Name: Adolescent Sample
Age: 14
Sex: M
Referred By: You
Interpret Date: 10/30/99
Test Date: 10/30/99

PSYCH SCREEN, INC.

PHONE (800) 588-9412 FAX (608) 756-5840

LEVEL OF SERVICES INVENTORY-REVISED REPORT

To aid in diagnosis and treatment planning, Mr. Sample was administered the Millon Adolescent Clinical Inventory.

The following test findings are based on Mr. Sample's responses to widely used standardized psychological tests. As with all such tests, the validity of test results is limited by Mr. Sample's honesty and self-awareness. This report should be taken as generalized probability statements that are made without benefit of clinical interview or history. Further clinical verification is needed to assist in the interpretation of test findings in light of Mr. Sample's unique history and present circumstances.

As psychological tests were designed primarily for Diagnosis and Treatment Planning purposes, the findings below focus on problems, deficits and pathology and may de-emphasize Mr. Sample's strengths.
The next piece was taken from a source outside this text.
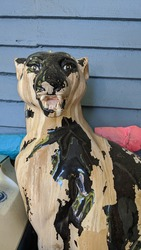statue of a ceramic black panther with peeling paint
Because of this, use without collaboration, other than for the Clinical screening purposes for which they were intended, may be misleading.

The following is a CONFIDENTIAL REPORT meant for qualified Mental Health Correctional and Substance Abuse professionals. While feedback of test findings to clients is highly encouraged and should be an integral part of therapy and treatment planning, clients should not be given copies of this report as they are likely to misunderstand report contents and their tentative nature.

INTELLECTUAL FUNCTIONING
Mr. Sample is not reflective or thoughtful which can limit insight and judgment. He does not try to understand the world in cognitive, rational ways.
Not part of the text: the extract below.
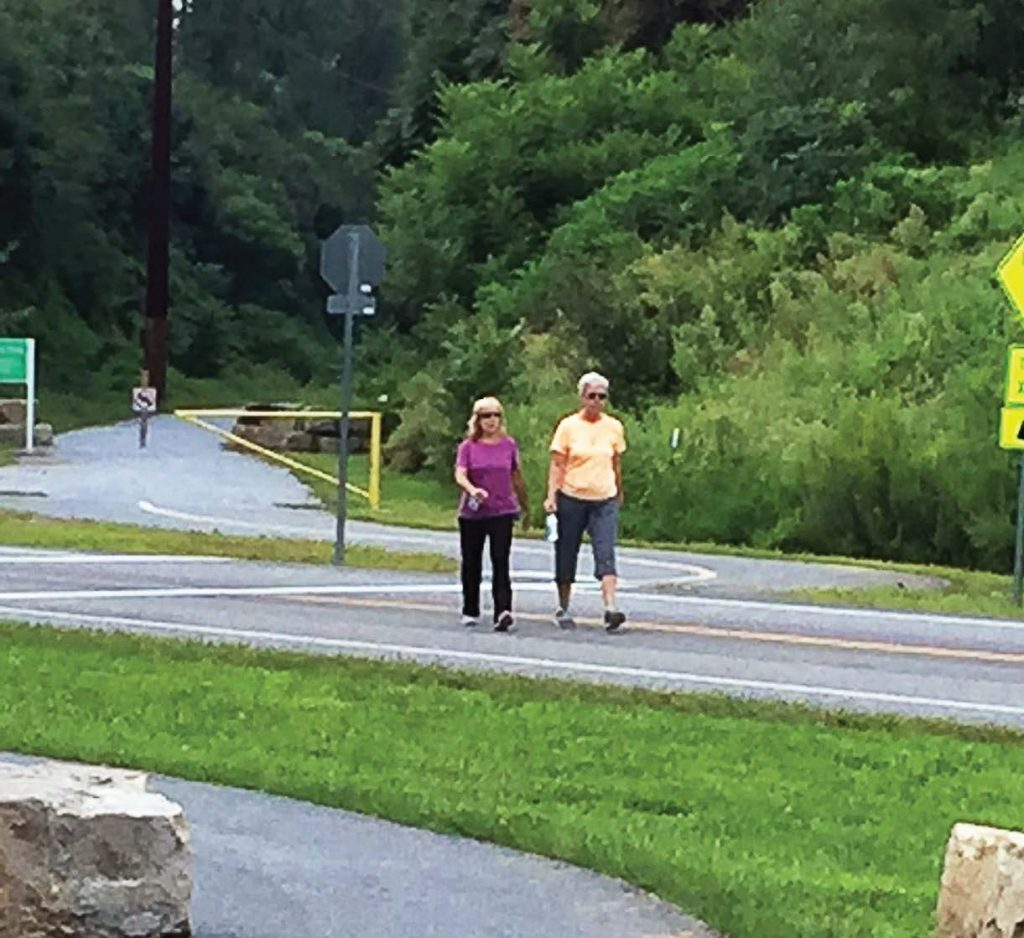 Two walkers enjoy the Enola Low Grade Trail, which nowadays connects Lancaster and Chester counties in Pennsylvania. (Photo provided)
Such low levels of cognitive mediation and thought are reported that Mr. Sample may have significant problems with judgment as he may not think through problems.

Mr. Sample's use of repression and denial may lead to a lack of cognitive processing. Mr. Sample is an emotionally oriented individual who reacts to situations based primarily on his feelings rather than on a rational analysis.

Mr. Sample is likely to be overly abstract in his thinking due to personality factors that predispose him to overly focus on general trends and miss details.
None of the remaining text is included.